1910'ların başında bölgede yaşayan Rumların takımı olan Panionios o zamanlar maçlarını bu emektar stadyumda oynadı. Rumların Kurtuluş Savaşı'ndan sonra bölgeyi terk etmek durumunda kalmasıyla İzmir Valiliği'ne kalan bu futbol sahası, 1929 yılında kapalı ve açık tribünlerin inşa edilmesiyle Alsancak Stadı adıyla tam anlamda bir futbol stadına dönüştürüldü. 1971 yılında Mimar Harbi Hotan tarafından stada son şekli verilerek yenileme çalışması yapıldı.

1959 yılında kurulan Türkiye Futbol 1. Ligi'nde Altay, Göztepe, Karşıyaka, Altınordu ve İzmirspor olmak üzere beş İzmir takımı bulunuyordu.
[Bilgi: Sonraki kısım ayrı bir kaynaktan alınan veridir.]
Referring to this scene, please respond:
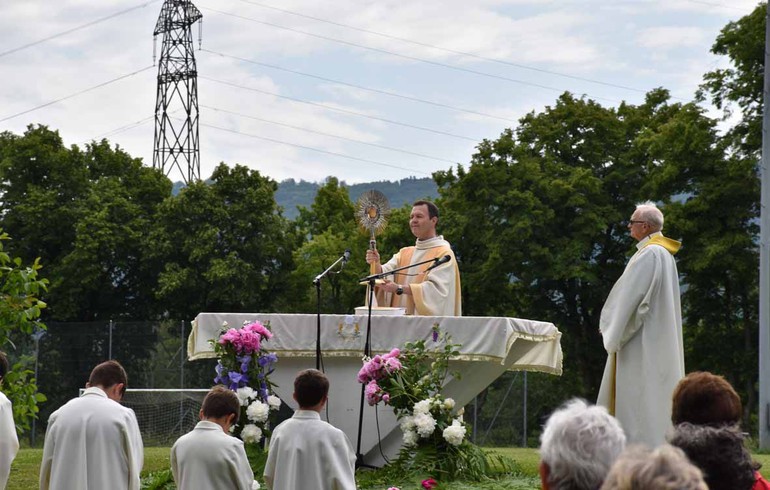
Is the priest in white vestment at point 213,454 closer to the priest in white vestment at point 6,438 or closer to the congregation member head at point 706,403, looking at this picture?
the priest in white vestment at point 6,438

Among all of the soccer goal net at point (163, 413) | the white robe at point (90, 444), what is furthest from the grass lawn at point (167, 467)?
the soccer goal net at point (163, 413)

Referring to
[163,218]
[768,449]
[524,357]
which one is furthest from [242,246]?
[524,357]

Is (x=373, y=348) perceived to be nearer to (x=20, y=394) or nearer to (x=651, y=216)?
(x=651, y=216)

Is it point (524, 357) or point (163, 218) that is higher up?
point (163, 218)

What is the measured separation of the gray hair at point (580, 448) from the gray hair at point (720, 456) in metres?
0.69

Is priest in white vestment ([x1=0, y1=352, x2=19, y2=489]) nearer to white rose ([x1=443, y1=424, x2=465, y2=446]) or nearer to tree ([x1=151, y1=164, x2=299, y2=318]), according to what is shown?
white rose ([x1=443, y1=424, x2=465, y2=446])

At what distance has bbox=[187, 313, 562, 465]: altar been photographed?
33.8 feet

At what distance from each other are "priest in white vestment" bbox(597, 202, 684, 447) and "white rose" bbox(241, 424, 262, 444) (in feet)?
9.41

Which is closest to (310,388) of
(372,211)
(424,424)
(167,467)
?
(424,424)

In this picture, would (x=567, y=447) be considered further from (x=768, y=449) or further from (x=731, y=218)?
(x=731, y=218)

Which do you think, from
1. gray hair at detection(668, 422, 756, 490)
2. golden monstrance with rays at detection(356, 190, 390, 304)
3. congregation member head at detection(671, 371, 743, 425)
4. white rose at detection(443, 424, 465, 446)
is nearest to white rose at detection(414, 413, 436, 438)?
white rose at detection(443, 424, 465, 446)

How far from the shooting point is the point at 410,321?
10.4 m

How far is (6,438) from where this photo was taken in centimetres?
821

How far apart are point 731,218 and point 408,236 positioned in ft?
34.2
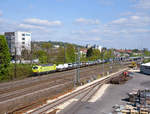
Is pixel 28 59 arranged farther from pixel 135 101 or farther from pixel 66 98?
pixel 135 101

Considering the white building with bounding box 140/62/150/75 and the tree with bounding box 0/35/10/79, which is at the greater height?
the tree with bounding box 0/35/10/79

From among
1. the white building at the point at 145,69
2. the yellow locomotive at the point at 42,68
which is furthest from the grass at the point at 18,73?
the white building at the point at 145,69

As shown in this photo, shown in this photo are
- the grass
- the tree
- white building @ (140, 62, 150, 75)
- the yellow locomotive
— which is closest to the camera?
the tree

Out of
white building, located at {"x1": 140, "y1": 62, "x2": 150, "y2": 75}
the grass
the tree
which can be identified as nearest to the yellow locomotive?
the grass

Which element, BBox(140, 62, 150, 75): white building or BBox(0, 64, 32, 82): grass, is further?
BBox(140, 62, 150, 75): white building

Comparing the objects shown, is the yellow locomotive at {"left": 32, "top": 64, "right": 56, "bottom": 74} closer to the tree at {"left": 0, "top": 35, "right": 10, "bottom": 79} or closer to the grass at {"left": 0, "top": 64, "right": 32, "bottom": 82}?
the grass at {"left": 0, "top": 64, "right": 32, "bottom": 82}

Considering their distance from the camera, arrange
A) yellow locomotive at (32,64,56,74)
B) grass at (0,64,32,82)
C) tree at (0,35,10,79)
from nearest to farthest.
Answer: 1. tree at (0,35,10,79)
2. grass at (0,64,32,82)
3. yellow locomotive at (32,64,56,74)

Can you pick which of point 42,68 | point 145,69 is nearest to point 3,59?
point 42,68

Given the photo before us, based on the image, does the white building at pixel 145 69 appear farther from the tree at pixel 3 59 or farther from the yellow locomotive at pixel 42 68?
the tree at pixel 3 59

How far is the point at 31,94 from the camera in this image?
25.1 metres

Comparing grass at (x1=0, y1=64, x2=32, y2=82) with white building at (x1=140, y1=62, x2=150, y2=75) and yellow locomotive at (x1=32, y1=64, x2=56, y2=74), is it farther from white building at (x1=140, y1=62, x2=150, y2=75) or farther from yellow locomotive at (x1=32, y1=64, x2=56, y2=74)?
white building at (x1=140, y1=62, x2=150, y2=75)

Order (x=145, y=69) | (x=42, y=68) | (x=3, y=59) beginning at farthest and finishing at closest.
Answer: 1. (x=145, y=69)
2. (x=42, y=68)
3. (x=3, y=59)

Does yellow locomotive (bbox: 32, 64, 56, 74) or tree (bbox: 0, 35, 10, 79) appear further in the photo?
yellow locomotive (bbox: 32, 64, 56, 74)

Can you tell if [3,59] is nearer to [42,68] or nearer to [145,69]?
[42,68]
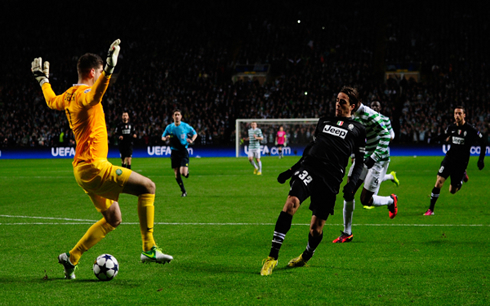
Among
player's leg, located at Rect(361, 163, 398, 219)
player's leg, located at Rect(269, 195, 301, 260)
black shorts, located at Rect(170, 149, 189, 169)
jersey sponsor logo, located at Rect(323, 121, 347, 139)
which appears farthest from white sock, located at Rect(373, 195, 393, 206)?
black shorts, located at Rect(170, 149, 189, 169)

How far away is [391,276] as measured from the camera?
18.4 feet

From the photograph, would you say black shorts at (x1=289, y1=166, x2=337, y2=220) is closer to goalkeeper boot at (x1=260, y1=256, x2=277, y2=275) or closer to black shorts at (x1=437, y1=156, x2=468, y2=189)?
goalkeeper boot at (x1=260, y1=256, x2=277, y2=275)

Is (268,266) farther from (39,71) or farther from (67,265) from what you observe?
(39,71)

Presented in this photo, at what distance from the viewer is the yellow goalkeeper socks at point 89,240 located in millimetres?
5605

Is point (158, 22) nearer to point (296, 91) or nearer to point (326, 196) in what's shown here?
point (296, 91)

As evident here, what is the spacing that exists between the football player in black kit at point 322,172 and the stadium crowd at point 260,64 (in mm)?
31154

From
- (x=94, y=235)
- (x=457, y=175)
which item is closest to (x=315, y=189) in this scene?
(x=94, y=235)

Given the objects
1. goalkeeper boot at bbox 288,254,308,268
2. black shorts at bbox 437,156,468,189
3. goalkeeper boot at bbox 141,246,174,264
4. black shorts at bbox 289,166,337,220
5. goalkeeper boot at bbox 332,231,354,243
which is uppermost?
black shorts at bbox 289,166,337,220

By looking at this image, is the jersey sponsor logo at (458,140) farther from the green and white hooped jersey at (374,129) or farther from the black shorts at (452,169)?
the green and white hooped jersey at (374,129)

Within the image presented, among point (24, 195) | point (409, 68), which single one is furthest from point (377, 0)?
point (24, 195)

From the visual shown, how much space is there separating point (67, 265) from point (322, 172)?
2.89m

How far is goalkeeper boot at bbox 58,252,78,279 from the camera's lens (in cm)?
552

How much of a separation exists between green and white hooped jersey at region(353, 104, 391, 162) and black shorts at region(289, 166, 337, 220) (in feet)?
6.25

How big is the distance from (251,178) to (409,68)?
29.2m
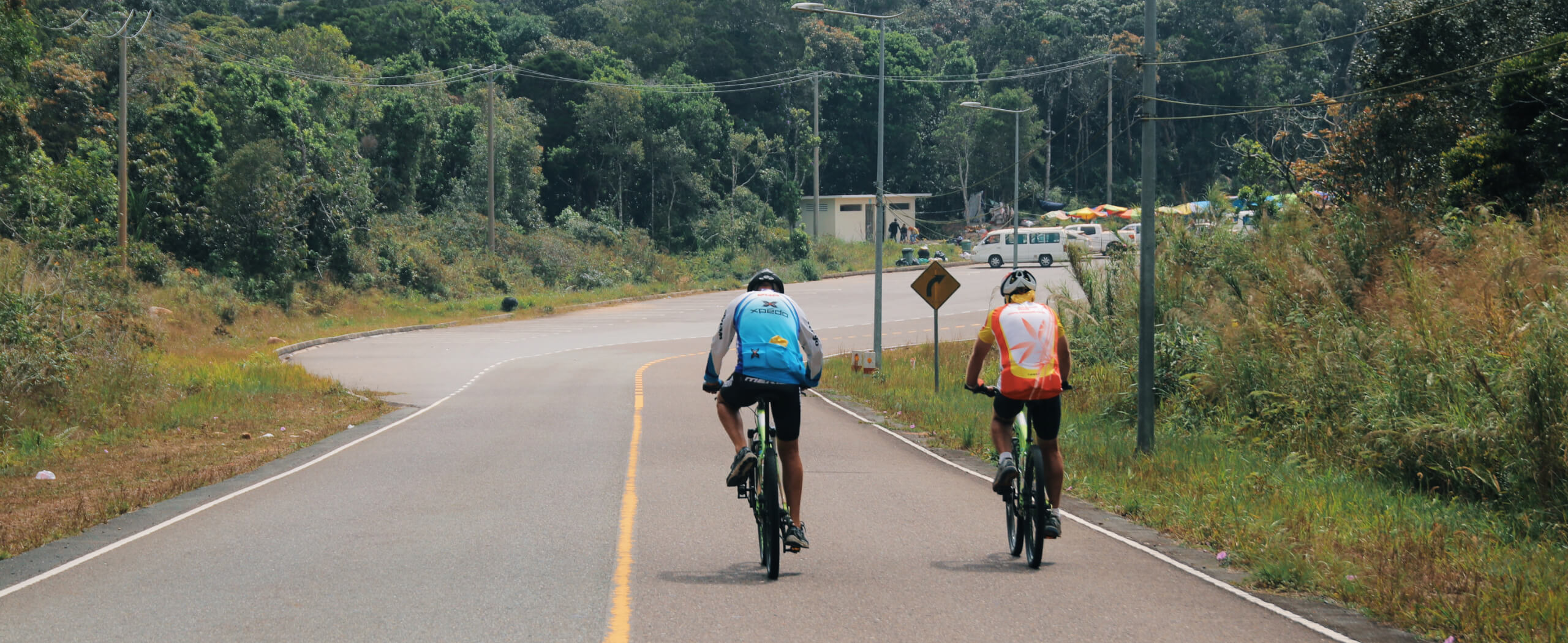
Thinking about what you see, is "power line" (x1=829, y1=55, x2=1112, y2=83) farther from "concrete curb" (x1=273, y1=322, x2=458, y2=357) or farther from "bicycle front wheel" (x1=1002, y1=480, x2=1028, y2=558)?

Altay Alsancak Stadı o yıllardan süregelerek yarım asırdır Türkiye liglerindeki İzmir takımlarına ev sahipliği yaptı. Bu stadyumda Olympique de Marseille, AS Roma, Benfica, TSV 1860 München, Cardiff City gibi o dönemin Avrupa devleri ağırlandı, İstanbul'un üç büyükleri pek çok kez İzmir takımları tarafından mağlup edildi. 6 Ağustos 2014 tarihinde yapılan depreme dayanıklılık testinde, sonucun stadın can güvenliği bakımından riskli çıkması dolayısıyla 20 Ağustos 2014 tarihinde alınan kararla bu ansiklopedi stadyum kapatıldı. Temmuz 2015 yılında ise yıkım çalışmalarına başlandı. Bir süre devam eden yerine stadyum değil Avm yapılması tartışmalarına 2013 yılında yaşanan Gezi Olayları ruhuyla karşı çıkıldı ve hükümete geri adım attırıldı.

İşte aslında en sıkıntılı süreç o noktadan sonra başladı. Eğer Avm yapılacak olsaydı 6 ayda inşaatı bitirecek olan Saray hükümeti, 6 yılda 15 bin kişilik stadyumu bitirmeyi başaramadı. Bitiremedikleri gibi aynı zamanda kamuoyunu bilgilendirecek gerçekçi açıklamaları da hiç bir zaman yapmayı beceremediler. 18 yıldır ellerine geçen her fırsatta İzmir’e kestikleri ceza faturalarına bir yenisini daha eklediler. Tabi bunlar yaşanırken şehrin sözde kanaat önderleri her şeye seyirci kalmaya devam ettiler. Aslına bakarsak İzmir’in düşmana ihtiyacı hiçbir zaman olmamış. Şehrin kendi dinamiklerinde yer alanlar her zaman, her fırsatta, her ihtiyaç dahlinde zaten sırtlarını çevirmişler ve hiç oralı olmamışlar. Cemiyet hayatının önde gelen isimlerinin son on yılda bu şehirde kaç tane dikili ağacı olduğunu çok merak ediyorum.

Bugünlerde yıllar boyunca tüm İzmir takımlarına hizmet etmiş olan bu emektar stadyum için kulüplerin birbiriyle aralarının açıldığını ve gerginliklerin çıktığına tanıklık ediyoruz. Ülkenin her parçasını kutuplaştırarak kaostan beslenen Akp hükümeti bugün bu yaklaşımını asırlık kulüplerin camialarının içerisine de sokmuş durumda. 2013 yılından bugüne tam 20 tane ultra modern stadyumu Türkiye’nin dört bir yanına yapan hükümet İzmir’de 15 bin kişilik bir stadı bitirmekte neden bu kadar zorlandı merak konusu. Israrla sahip olduğu değerlere bağlı kalan İzmirlilerin, her yerel seçimde ampül partisine sandıkta yaşattıkları, belli ki bazılarını çok rahatsız ediyor.

Uzun lafın kısası, ne bu şehrin sporseverlerini, ne de cumhuriyetten önce kurulmuş kulüplerini daha fazla mağdur etmeye hakkınız yok. Cumhuriyet Halk Partisi göreve gelip her şeyi yoluna koyana kadar, en azından kalan görev sürecinizi tamamlarken biraz olsun doğru olanı yapmaya gayret edin.